Passage to read -
········

Leaders addressed topics including climate, gender equality and food security, with the world facing a threat of widespread famine due to stocks stranded in Ukraine, one of the world’s biggest grain exporters. Counterparts from India, Indonesia, Argentina, South Africa and Senegal joined the discussions.
Besieged at Home, Johnson Misses Out on G-7 Moment With Biden
G-7 Edges Closer to Ditching Pledge to End Fossil-Fuel Financing
G-7 Expected to Agree on Exploring a Price Cap on Russian Oil
Russia Defaults on Foreign Debt for First Time Since 1918
US Resuscitates Bid at G-7 to Counter China’s Belt and Road
(All times CET)
Ukraine Attack Will ‘Strengthen Resolve’ of G-7 (6.25 p.m.)
Russia’s missile strike on a shopping center in central Ukraine shows “once again the depths of cruelty and barbarism to which the Russian leader will sink,” UK Prime Minister Boris Johnson said in a statement read out to reporters. The mall was engulfed in flames after the attack and Zelenskiy said more than 1,000 civilians were on site.
“Putin must realize that his behavior will do nothing but strengthen the resolve of the UK and every other G7 country to stand by Ukraine for as long as it takes,” Johnson said.

········

Information shown -
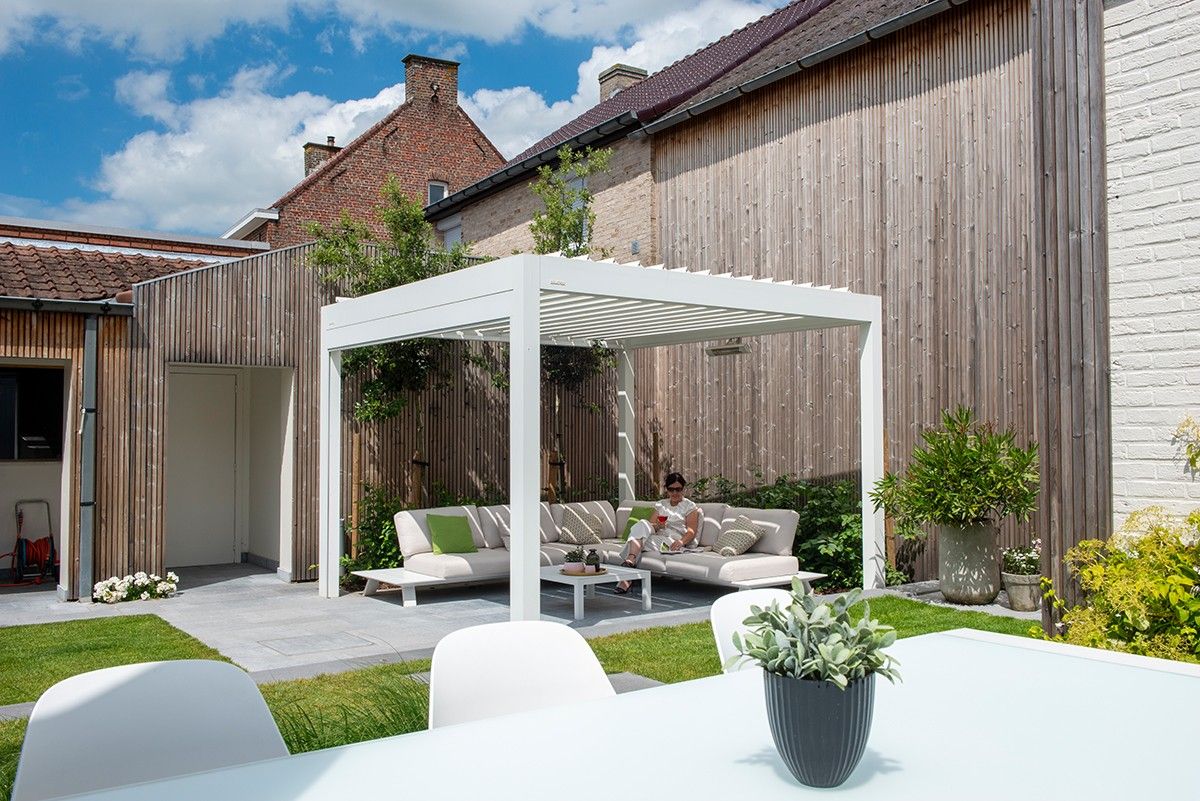 Modern Pavillon im Garten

········

Apply what you read -
[A] Pull out the G-7 summit report verbatim, everything from "Ukraine Attack Will" down to "were on site.".
[B] Write what comes next in the G-7 summit report, starting after its final sentence.
The listing is separate material, apart from the G-7 summit report.

Responses to the tasks -
[A]
Ukraine Attack Will ‘Strengthen Resolve’ of G-7 (6.25 p.m.)
Russia’s missile strike on a shopping center in central Ukraine shows “once again the depths of cruelty and barbarism to which the Russian leader will sink,” UK Prime Minister Boris Johnson said in a statement read out to reporters. The mall was engulfed in flames after the attack and Zelenskiy said more than 1,000 civilians were on site.

[B]
Pledge to End Fossil-Fuel Financing in Peril (6:30 p.m.)
The G-7 is moving toward reversing a commitment to halt the financing of overseas fossil-fuel projects by year’s end, a proposal now viewed favorably by most members, according to people familiar with the matter.
Leaders are converging on a reference to the increased role of gas projects, a consequence of Russia’s invasion of Ukraine straining their energy supply. French President Emmanuel Macron was among those who supported financing of new fossil-fuel projects during a meeting with the leaders of African nations on Monday, according to a person with knowledge of the talks.
Zelenskiy Told Leaders Aid Will be Needed Long-Term (6:15 p.m)
German Chancellor and summit host Olaf Scholz said Zelenskiy had “very forcefully” described the situation in Ukraine, and had expressed his gratitude “for all the support that so many nations are providing” while underscoring that it will be needed “for a long time.”
“We will all -- and we assured him of that -- continue to support Ukraine’s defense against Russia,” Scholz told reporters after the second day’s discussions ended and before leaders headed into dinner.
Japan Wants to Drop Emissions-Free Vehicles Target (5 p.m.)
Japan is seeking to remove a reference to a target for 50% of vehicles to be emission free by 2030 from the final summit statement, according to people familiar with the situation. Japan’s foreign ministry said the country is following “a wide range of options” in trying to cut harmful emissions.
“There’s no perfect technology when it comes to pursuing zero emissions,” the ministry said, specifying electric cars, fuel-cell cars and decarbonizing fuel.
Leaders Stress Energy Security in Climate Plans (3:20 p.m.)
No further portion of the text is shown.